‘I heard something,’ he whispered.
‘And I,’ said the older man.
‘What was it?’
‘Silence. Listen!’
For a minute or more we all stayed with straining ears while the wind still whimpered in the chimney or rattled the crazy window.
‘It was nothing,’ said Lesage at last, with a nervous laugh. ‘The storm makes curious sounds sometimes.’
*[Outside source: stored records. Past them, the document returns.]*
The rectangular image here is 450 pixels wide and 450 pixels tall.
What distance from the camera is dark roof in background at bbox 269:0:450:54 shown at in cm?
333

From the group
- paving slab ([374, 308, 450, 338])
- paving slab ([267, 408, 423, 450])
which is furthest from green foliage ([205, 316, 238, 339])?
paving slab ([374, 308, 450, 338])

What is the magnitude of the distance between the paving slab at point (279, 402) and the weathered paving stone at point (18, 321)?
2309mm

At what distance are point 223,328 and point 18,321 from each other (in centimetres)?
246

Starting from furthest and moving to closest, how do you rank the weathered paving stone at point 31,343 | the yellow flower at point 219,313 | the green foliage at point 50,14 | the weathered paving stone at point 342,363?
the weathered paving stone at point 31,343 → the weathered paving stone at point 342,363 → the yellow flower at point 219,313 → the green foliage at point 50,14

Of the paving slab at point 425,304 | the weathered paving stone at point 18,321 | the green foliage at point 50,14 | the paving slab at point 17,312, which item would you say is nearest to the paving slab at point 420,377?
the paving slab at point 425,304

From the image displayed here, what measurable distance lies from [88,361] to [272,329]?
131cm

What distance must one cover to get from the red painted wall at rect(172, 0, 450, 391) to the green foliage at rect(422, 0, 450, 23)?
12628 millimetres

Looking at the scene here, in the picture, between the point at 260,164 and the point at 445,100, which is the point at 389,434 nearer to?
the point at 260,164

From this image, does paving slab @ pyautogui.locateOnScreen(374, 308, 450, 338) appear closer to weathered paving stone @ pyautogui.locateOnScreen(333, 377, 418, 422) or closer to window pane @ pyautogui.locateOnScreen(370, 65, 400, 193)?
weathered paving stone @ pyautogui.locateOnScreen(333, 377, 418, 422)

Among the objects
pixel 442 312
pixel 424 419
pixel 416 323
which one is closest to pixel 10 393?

‘I heard nothing,’ said Toussac.
‘Hush!’ cried the other. ‘There it is again!’
A clear rising cry floated high above the wailing of the storm; a wild, musical cry, beginning on a low note, and thrilling swiftly up to a keen, sharp-edged howl.
‘A hound!’
‘They are following us!’
Lesage dashed to the fireplace, and I saw him thrust his papers into the blaze and grind them down with his heel.
Toussac seized the wood-axe which leaned against the wall. The thin man dragged the pile of decayed netting from the corner, and opened a small wooden screen, which shut off a low recess.
‘In here,’ he whispered, ‘quick!’
And then, as I scrambled into my refuge, I heard him say to the others that I would be safe there, and that they could lay their hands upon me when they wished.
CHAPTER V
THE LAW
The cupboard—for it was little more—into which I had been hurried was low and narrow, and I felt in the darkness that it was heaped with peculiar round wickerwork baskets, the nature of which I could by no means imagine, although I discovered afterwards that they were lobster traps. The only light which entered was through the cracks of the old broken door, but these were so wide and numerous that I could see the whole of the room which I had just quitted. Sick and faint, with the shadow of death still clouding my wits, I was none the less fascinated by the scene which lay before me.
My thin friend, with the same prim composure upon his emaciated face, had seated himself again upon the box. With his hands clasped round one of his knees he was rocking slowly backwards and forwards; and I noticed, in the lamplight, that his jaw muscles were contracting rhythmically, like the gills of a fish. Beside him stood Lesage, his white face glistening with moisture and his loose lip quivering with fear. Every now and then he would make a vigorous attempt to compose his features, but after each rally a fresh wave of terror would sweep everything before it, and set him shaking once more. As to Toussac, he stood before the fire, a magnificent figure, with the axe held down by his leg, and his head thrown back in defiance, so that his great black beard bristled straight out in front of him. He said not a word, but every fibre of his body was braced for a struggle. Then, as the howl of the hound rose louder and clearer from the marsh outside, he ran forward and threw open the door.